▸ Available records:

--------------------------------------------------

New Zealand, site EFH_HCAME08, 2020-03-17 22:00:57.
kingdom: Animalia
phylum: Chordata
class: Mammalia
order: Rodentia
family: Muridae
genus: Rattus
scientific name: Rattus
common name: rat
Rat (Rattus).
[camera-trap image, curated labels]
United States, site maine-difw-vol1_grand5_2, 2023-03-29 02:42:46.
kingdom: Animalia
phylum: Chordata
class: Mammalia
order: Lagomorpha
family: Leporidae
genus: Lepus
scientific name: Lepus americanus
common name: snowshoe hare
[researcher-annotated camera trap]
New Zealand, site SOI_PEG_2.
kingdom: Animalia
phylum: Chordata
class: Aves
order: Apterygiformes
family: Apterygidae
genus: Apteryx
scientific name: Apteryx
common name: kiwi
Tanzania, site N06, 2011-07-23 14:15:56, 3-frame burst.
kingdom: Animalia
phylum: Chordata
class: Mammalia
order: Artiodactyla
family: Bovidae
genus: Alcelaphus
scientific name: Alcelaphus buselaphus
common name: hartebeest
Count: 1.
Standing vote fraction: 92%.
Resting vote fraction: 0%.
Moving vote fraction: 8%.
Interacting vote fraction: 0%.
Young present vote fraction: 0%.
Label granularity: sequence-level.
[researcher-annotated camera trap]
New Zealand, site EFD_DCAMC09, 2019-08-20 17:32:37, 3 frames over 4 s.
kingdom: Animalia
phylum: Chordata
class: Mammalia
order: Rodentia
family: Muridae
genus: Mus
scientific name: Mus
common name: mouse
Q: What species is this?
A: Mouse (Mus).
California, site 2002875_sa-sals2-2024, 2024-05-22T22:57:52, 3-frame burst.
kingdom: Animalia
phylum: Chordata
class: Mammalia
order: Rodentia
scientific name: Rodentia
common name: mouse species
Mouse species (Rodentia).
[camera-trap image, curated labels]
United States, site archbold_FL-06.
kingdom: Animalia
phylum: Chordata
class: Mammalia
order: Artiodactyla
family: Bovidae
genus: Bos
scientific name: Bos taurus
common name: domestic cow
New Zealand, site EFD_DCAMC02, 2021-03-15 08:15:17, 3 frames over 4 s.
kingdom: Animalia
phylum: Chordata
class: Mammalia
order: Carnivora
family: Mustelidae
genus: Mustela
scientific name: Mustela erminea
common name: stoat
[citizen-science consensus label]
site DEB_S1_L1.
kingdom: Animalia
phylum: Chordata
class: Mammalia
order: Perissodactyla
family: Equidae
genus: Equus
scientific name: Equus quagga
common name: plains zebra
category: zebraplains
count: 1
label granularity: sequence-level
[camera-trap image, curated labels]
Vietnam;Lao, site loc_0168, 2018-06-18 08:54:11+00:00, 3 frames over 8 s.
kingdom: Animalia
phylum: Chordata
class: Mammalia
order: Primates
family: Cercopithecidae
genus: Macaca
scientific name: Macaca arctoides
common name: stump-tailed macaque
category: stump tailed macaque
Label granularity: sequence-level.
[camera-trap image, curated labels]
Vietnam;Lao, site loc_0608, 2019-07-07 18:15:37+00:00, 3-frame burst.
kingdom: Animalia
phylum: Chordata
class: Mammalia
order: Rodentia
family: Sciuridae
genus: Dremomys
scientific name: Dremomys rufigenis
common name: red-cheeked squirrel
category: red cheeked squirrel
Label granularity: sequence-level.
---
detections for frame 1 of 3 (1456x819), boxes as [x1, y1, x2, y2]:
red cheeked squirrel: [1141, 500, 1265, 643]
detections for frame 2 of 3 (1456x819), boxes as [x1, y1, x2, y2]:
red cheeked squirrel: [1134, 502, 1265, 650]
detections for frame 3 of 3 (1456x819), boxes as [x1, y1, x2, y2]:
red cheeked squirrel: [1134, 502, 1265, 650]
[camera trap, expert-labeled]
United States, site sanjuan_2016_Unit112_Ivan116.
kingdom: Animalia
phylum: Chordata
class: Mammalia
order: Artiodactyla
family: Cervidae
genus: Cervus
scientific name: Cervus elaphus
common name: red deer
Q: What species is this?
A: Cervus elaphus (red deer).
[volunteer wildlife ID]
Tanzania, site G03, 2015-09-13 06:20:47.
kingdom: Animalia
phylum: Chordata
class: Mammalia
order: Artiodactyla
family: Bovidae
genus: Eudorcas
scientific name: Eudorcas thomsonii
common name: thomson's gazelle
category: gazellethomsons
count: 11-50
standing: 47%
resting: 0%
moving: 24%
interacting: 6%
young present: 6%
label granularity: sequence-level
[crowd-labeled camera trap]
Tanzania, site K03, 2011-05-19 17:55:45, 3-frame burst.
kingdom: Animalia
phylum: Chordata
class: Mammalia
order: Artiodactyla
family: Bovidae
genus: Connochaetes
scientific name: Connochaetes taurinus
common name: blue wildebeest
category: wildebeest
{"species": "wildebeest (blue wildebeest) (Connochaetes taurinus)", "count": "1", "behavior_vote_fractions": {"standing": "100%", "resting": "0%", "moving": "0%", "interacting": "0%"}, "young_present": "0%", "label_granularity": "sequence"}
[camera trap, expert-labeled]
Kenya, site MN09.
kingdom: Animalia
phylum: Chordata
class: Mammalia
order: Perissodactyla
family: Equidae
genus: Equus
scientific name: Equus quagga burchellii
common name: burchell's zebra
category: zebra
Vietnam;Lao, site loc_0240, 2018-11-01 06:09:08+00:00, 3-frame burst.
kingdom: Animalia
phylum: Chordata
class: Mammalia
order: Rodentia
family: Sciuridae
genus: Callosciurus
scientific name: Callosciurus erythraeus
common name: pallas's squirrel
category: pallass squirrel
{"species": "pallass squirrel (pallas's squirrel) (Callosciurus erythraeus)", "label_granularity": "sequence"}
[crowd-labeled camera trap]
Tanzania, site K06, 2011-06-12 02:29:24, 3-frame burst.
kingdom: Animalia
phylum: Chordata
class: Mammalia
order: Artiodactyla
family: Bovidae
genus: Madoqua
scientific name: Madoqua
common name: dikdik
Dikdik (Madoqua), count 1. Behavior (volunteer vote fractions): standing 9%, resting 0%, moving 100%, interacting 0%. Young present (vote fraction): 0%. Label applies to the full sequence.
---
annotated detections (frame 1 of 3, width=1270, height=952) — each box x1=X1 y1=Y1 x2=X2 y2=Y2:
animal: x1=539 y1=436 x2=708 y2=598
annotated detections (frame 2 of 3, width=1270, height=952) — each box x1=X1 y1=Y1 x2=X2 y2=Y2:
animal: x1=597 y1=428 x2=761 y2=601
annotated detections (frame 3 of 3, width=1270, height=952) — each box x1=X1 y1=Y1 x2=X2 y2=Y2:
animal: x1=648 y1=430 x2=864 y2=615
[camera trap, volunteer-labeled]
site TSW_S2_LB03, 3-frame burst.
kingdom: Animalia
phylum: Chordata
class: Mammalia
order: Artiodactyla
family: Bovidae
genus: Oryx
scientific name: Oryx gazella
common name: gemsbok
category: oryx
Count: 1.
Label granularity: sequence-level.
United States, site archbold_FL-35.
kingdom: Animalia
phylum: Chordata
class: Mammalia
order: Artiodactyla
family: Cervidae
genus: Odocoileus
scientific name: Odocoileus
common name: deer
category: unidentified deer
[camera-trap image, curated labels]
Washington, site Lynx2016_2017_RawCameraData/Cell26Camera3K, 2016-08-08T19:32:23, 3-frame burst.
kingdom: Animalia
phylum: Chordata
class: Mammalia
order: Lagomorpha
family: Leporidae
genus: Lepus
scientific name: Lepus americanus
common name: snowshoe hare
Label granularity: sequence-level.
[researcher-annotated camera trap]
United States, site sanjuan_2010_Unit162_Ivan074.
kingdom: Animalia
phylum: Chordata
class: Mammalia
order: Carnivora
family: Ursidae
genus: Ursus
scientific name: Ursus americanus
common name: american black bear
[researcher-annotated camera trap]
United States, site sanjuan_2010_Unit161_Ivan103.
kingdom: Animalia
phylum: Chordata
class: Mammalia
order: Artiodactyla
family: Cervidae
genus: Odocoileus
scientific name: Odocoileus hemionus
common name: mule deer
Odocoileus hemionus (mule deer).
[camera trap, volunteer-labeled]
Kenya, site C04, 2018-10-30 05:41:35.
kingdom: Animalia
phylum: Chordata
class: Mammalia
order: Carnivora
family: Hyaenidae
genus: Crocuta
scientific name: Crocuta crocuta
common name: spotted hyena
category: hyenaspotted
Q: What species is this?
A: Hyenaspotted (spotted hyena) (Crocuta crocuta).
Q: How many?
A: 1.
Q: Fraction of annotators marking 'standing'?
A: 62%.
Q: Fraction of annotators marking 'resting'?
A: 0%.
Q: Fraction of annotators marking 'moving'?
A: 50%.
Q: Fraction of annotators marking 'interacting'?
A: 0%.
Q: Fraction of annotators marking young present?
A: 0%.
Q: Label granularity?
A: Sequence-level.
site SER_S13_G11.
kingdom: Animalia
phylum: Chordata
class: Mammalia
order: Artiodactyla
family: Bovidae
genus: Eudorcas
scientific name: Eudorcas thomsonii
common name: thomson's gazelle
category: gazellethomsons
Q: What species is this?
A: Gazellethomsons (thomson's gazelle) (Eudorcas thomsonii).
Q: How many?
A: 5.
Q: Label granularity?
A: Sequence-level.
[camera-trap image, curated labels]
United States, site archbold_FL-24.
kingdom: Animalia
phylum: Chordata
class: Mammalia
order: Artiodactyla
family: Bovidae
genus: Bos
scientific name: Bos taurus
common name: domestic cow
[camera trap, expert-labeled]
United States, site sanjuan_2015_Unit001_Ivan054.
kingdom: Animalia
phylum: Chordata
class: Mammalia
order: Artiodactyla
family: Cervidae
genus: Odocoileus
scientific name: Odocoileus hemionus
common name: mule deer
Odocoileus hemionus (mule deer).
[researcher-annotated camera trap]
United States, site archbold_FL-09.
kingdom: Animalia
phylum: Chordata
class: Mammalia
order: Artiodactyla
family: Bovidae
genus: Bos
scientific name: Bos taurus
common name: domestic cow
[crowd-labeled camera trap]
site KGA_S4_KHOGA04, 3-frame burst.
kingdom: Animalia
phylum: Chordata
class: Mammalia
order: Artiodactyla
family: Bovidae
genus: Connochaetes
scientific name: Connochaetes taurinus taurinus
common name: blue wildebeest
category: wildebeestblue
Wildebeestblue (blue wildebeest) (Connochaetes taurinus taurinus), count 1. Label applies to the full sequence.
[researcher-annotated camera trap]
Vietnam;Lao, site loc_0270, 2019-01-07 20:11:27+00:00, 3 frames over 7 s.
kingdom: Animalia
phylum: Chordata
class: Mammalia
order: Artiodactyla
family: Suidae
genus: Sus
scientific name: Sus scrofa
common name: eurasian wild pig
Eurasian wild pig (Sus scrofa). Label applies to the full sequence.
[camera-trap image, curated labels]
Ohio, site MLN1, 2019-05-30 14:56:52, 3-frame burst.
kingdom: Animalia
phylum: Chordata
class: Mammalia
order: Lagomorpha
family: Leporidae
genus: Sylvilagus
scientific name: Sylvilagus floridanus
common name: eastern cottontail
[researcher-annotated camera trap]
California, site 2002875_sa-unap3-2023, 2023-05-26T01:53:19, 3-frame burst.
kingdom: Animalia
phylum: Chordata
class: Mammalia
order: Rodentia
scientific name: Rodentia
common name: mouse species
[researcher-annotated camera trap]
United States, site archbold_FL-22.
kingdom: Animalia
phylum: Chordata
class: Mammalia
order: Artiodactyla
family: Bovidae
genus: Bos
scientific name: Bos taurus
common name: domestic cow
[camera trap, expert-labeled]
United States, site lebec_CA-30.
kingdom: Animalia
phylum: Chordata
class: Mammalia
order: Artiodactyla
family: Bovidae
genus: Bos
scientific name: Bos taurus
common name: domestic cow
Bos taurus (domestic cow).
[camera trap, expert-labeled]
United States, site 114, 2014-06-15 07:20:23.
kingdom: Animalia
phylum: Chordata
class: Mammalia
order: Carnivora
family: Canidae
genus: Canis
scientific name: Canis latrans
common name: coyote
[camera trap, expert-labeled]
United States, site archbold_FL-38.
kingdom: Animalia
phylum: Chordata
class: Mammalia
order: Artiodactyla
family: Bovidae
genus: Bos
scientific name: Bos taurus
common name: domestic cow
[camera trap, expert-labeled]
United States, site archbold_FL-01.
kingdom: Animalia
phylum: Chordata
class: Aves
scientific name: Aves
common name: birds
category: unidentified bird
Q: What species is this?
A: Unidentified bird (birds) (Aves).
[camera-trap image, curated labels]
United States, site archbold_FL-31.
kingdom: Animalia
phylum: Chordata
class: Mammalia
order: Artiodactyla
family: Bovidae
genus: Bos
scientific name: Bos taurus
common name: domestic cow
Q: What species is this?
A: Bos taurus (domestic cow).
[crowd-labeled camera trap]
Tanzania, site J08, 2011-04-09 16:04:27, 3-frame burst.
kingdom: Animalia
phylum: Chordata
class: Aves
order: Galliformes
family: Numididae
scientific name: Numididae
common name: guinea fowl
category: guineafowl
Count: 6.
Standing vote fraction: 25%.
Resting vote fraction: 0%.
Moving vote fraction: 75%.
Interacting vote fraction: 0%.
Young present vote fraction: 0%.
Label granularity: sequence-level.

--------------------------------------------------

▸ Instructions for the task: Your answer should be the lines of the records that hold the string "Zealand".

▸ Response:
New Zealand, site EFH_HCAME08, 2020-03-17 22:00:57.
New Zealand, site SOI_PEG_2.
New Zealand, site EFD_DCAMC09, 2019-08-20 17:32:37, 3 frames over 4 s.
New Zealand, site EFD_DCAMC02, 2021-03-15 08:15:17, 3 frames over 4 s.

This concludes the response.